Among pulmonary vasodilators, the classical selective pulmonary vasodilator is inhaled nitric oxide (INO), but INO needs a specialized device to apply and 30% of patients with pulmonary hypertension are INO non-responders [11]. Milrinone is a non-glycosidic, non-sympathomimetic drug that increases myocardial and vascular smooth muscle cyclic adenosine monophosphate concentrations by inhibiting phosphodiesterase fraction III enzymes, thus augmenting intracellular calcium concentrations with resultant increased myocardial contractility and pulmonary and systemic vasodilation [12]. Due to the lack of selectivity for the pulmonary vasculature, milrinone is accompanied by a profound systemic hypotension in therapeutic concentrations of the drug. Haraldsson et al. [12] suggested that inhalation of milrinone selectively dilates the pulmonary vasculature without systemic effects in cardiac surgical patients with pulmonary hypertension. Moreover, inhaled milrinone potentiates and prolongs the pulmonary selective vasodilatory effect of prostacyclin. However, during resuscitation condition, the use of intravenous milrinone has several benefits including intravenous availability, absence of the need to prepare specialized delivery systems and monitoring and excellent potency compared to those of the traditional vasodilators like nitrates or prostaglandins or inhaled nitric oxide or inhaled milrinone [13].

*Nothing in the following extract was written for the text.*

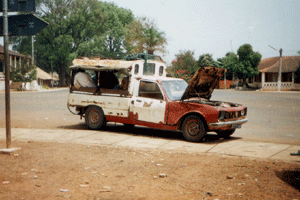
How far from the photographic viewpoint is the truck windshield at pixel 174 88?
9.52 metres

Venoarterial ECMO is an effective rescue method for cardiopulmonary failure in which all pharmacologic and ventilator supports are ineffective [14]. However, the use of ECMO is invasive and more expensive. It induces bleeding complications [14]. In the 2010 revised international consensus of cardiopulmonary resuscitation [15], there was no recommendation of the administration of potent vasodilators like milrinone in severe pulmonary hypertensive episodes.
In conclusion, the use of milrinone might be an effective option in the patients with cardiogenic shock with pulmonary aspiration of gastric contents who did not respond the traditional advanced cardiac life support guidelines.